The Michigan Merman
Yes, it could’ve just been bad eyesight or too much rum, but on May 13, 1782, a Vanant St. Germain, a Canadian fur trader, spotted what he believed to be an actual merman swimming in the cold, deep dark waters of Lake Superior. While making a stop at Pie Island in the northern part of the lake, St. Germain spotted the creature and described it as looking “child-like with brownish skin” and having “extremely brilliant eyes.” According to the authors of the book Mysterious Islands, St. Germain, thirty years after he saw the merman, “stood before the Court of King’s Bench in Montreal to sign an affidavit,” further proving his conviction of what he had seen so many years before in Lake Superior. But St. Germain wasn’t the only one to speak of strange water creatures in the lakes. The Ojibwe people told of a creature they called the Maymaygwashi. This creature was also described as looking “child-like” and sometimes hairy. The Maymaygwashi is also known as another unpronounceable word, Nebaunaubaewuk.

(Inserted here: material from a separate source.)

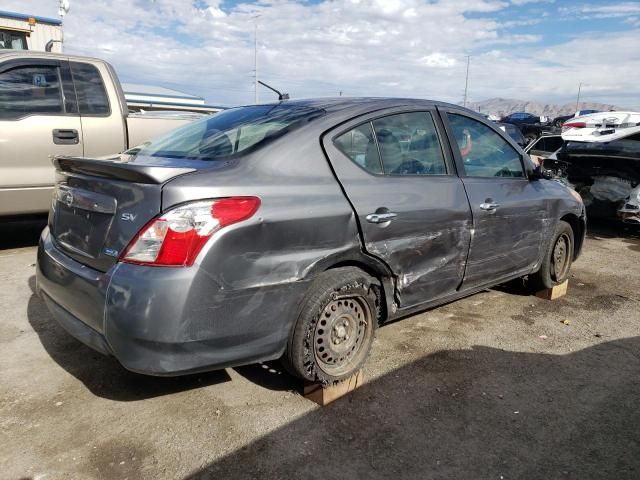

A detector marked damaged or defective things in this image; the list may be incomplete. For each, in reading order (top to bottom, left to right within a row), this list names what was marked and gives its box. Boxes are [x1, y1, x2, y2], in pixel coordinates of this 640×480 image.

damaged gray sedan [35, 99, 584, 384]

Naturally, St. Germain’s first instinct when he saw the merman was to get out his gun and shoot at it. They had been traveling with a Native American woman of the Ojibwe tribe and she prevented the shooting. The woman told them it was bad luck to be threatening the water creatures/gods and sure enough, a nasty storm rolled through the area that lasted for three long days. Was the storm just a coincidence? Better not shoot at the next merman or Maymaygwashi you see swimming in the waters of Lake Superior or any of the other Great Lakes.
- Bisaillon, Cindy. Gutsche, Andrea. Mysterious Islands: Forgotten Tales of the Great Lakes. Lynx Images: Toronto. 1999.